In contrast to cardiovascular disease, few breakthrough remedies for psychiatric illness have emerged in the past half century. Edward Scolnick lays blame for this dismal situation on barriers to understanding the genetic basis behind such illnesses. But the research drought may be over, as the current revolution in human genetics opens wide a door into the molecular biology and brain physiology behind diseases like schizophrenia and bipolar disorder.

These common, chronic and disabling mental illnesses are complex, involving abnormal behaviors that vary in expression. They have also lacked the kind of quantitative tests that enable precise diagnosis. While science has demonstrated that the single biggest risk factor for both schizophrenia and bipolar disorder is genetic, it has not been able to design tools for exploring how the genetics relates to the evolution of the disease in people. But just in the last two years, with the sequencing of the human genome and maps of human genetic variation, ignorance has given way to major findings.

In schizophrenia and bipolar disease, researchers have discovered that gene deletions and duplications (called copy number variants) cause significant brain circuit mischief. They’ve also learned there are gene variants common to both diseases, as well as clusters of genes that malfunction. Scolnick describes diverse research at MIT, proceeding at a “breakneck pace,” that uses this genetic information “to delve into the malfunctioning of brain circuits.”

Scientists have applied functional magnetic resonance imaging to compare the brains of ordinary people and schizophrenia patients, and discovered that the schizophrenic’s brain in a resting state is hyperactive. Other researchers found that schizophrenics generate the gamma brainwaves involved with higher mental activities in a different manner than control subjects.
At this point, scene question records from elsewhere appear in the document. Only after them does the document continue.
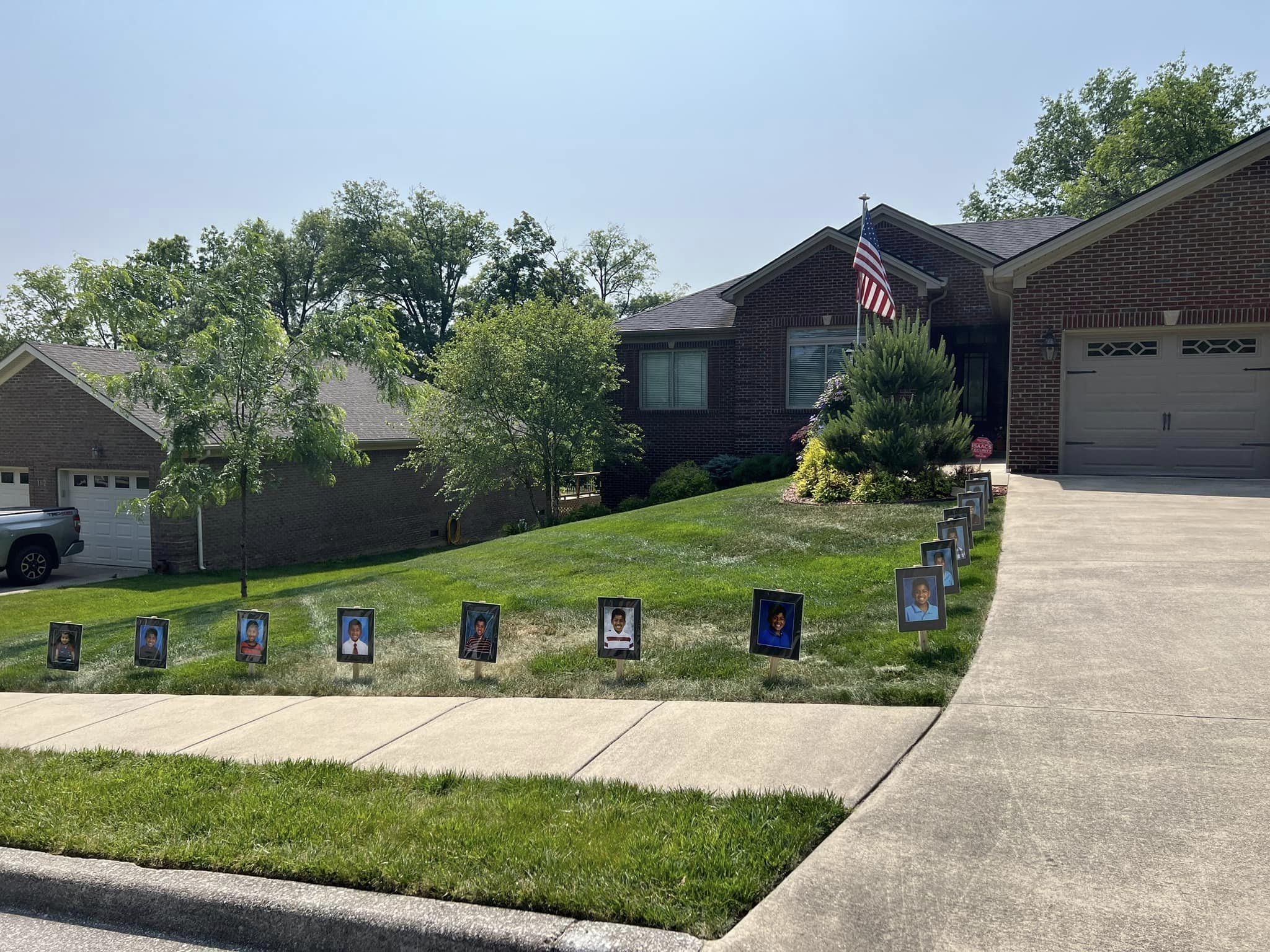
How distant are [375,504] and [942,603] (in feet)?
62.4

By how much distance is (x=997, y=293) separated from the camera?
1684 centimetres

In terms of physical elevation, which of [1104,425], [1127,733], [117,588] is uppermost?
[1104,425]

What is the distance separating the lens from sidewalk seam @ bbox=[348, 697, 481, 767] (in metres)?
5.66

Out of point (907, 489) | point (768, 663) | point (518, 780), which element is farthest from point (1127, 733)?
point (907, 489)

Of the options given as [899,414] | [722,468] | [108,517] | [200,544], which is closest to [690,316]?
[722,468]

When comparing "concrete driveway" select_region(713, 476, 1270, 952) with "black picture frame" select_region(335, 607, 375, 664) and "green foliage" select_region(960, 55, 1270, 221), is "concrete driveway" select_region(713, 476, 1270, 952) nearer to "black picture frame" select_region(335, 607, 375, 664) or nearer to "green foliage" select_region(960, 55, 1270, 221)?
"black picture frame" select_region(335, 607, 375, 664)

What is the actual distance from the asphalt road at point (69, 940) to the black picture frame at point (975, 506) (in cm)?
842

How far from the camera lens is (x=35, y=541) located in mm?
19000

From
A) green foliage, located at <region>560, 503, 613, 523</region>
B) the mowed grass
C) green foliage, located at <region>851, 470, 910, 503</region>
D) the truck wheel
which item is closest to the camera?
the mowed grass

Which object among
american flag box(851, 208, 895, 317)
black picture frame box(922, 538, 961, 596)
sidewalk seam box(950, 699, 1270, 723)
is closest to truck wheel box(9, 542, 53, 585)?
american flag box(851, 208, 895, 317)

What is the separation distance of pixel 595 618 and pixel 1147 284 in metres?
11.6

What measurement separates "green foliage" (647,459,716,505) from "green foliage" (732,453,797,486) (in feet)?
2.17

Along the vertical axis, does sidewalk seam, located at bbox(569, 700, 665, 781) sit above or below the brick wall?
below

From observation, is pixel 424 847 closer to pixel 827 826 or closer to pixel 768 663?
pixel 827 826
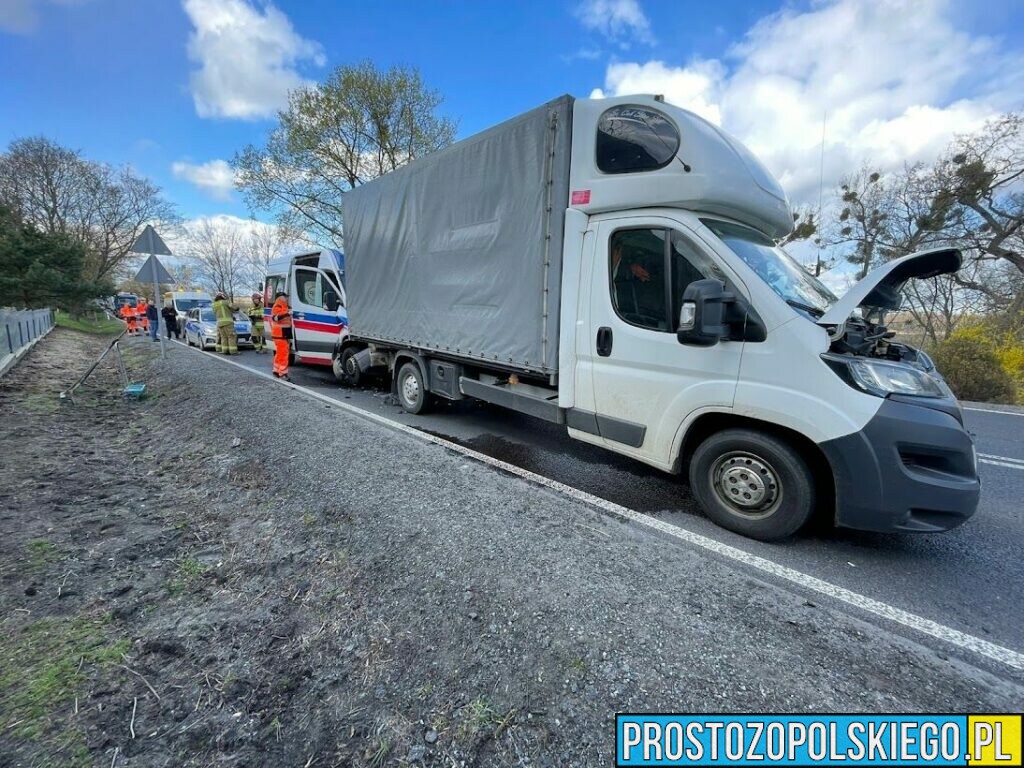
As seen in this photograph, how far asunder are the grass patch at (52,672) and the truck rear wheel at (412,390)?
4.04 meters

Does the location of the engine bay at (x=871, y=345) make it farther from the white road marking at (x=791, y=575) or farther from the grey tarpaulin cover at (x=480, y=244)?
the grey tarpaulin cover at (x=480, y=244)

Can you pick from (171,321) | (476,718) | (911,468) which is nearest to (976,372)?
(911,468)

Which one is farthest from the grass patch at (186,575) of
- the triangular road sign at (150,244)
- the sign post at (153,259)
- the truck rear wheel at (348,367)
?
the triangular road sign at (150,244)

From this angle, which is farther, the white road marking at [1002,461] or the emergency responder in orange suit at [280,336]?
the emergency responder in orange suit at [280,336]

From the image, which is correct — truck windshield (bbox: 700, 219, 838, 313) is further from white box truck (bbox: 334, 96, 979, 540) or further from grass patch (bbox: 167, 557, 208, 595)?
grass patch (bbox: 167, 557, 208, 595)

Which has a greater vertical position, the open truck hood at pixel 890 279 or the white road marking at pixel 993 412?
the open truck hood at pixel 890 279

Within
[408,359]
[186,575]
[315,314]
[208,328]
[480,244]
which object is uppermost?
[480,244]

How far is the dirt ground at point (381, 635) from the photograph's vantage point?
4.93 ft

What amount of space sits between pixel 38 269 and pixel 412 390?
27159 millimetres

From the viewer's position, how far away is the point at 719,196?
305 cm

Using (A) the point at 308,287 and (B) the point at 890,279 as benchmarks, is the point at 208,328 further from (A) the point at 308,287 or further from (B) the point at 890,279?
(B) the point at 890,279

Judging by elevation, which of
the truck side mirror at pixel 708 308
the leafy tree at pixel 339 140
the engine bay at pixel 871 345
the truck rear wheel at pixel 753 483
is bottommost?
the truck rear wheel at pixel 753 483

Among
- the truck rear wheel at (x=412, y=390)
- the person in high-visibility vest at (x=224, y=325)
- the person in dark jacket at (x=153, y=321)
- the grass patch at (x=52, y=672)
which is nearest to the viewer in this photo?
the grass patch at (x=52, y=672)

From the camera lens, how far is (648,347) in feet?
10.5
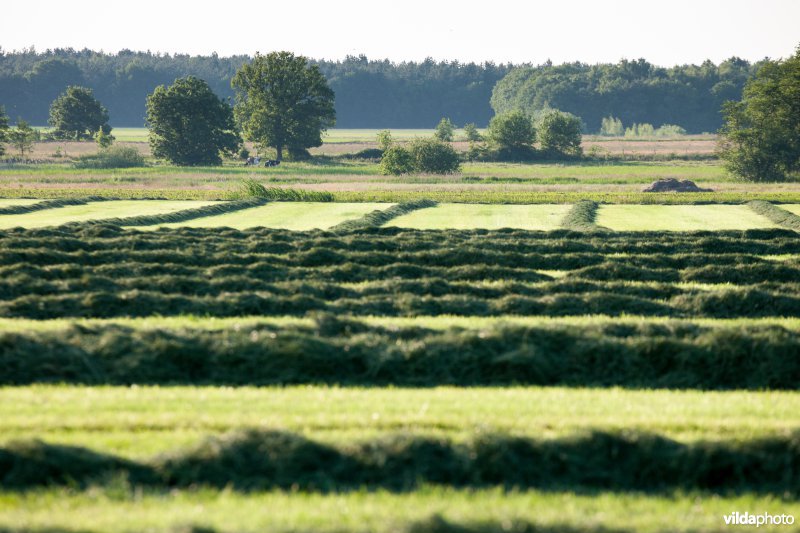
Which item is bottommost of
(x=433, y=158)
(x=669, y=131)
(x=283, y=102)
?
(x=433, y=158)

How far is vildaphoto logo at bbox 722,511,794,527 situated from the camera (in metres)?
6.80

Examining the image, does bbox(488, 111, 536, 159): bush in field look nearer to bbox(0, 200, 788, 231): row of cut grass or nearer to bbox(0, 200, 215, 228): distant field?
bbox(0, 200, 788, 231): row of cut grass

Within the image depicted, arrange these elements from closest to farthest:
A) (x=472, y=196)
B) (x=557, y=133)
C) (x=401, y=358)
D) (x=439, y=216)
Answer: (x=401, y=358) < (x=439, y=216) < (x=472, y=196) < (x=557, y=133)

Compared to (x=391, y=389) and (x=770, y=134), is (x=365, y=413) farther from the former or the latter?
(x=770, y=134)

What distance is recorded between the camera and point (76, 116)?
10819cm

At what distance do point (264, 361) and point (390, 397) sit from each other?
A: 200 centimetres

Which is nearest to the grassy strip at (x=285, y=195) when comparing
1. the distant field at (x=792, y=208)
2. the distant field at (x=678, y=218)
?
the distant field at (x=678, y=218)

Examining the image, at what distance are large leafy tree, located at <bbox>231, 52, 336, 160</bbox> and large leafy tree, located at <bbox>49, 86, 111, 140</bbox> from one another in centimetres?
2359

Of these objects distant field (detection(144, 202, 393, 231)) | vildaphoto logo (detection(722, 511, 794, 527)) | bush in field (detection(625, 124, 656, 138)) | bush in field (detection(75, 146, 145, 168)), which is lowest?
distant field (detection(144, 202, 393, 231))

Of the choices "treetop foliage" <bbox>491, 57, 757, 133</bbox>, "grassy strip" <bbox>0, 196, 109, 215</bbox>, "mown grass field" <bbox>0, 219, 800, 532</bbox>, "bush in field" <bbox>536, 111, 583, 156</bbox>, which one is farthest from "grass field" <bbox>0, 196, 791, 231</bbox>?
"treetop foliage" <bbox>491, 57, 757, 133</bbox>

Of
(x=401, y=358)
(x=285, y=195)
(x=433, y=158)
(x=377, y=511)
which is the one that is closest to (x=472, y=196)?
(x=285, y=195)

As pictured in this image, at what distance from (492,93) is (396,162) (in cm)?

Another MIT lab has begun to manipulate specific brain circuits using optical technology -- shining different wavelengths of light at special interneurons that regulate the firing of other neurons, and which are postulated to have a critical role in the malfunctioning of schizophrenics’ brains. Two other MIT labs are examining the biochemical disruptions due to altered genes, and developing “safe, specific chemical inhibitors” that might yield potential treatments for schizophrenia and bipolar illnesses. In Japan, researchers are growing stem cells into brain cells, which may lead to precise experiments that relate genetic problems to malfunctions in brain wiring. Indeed, adding up this research, a central biochemical pathway central to the pathogenesis of psychogenic illness seems to be emerging, knowledge that “can be exploited to understand illness and to find drug treatments.”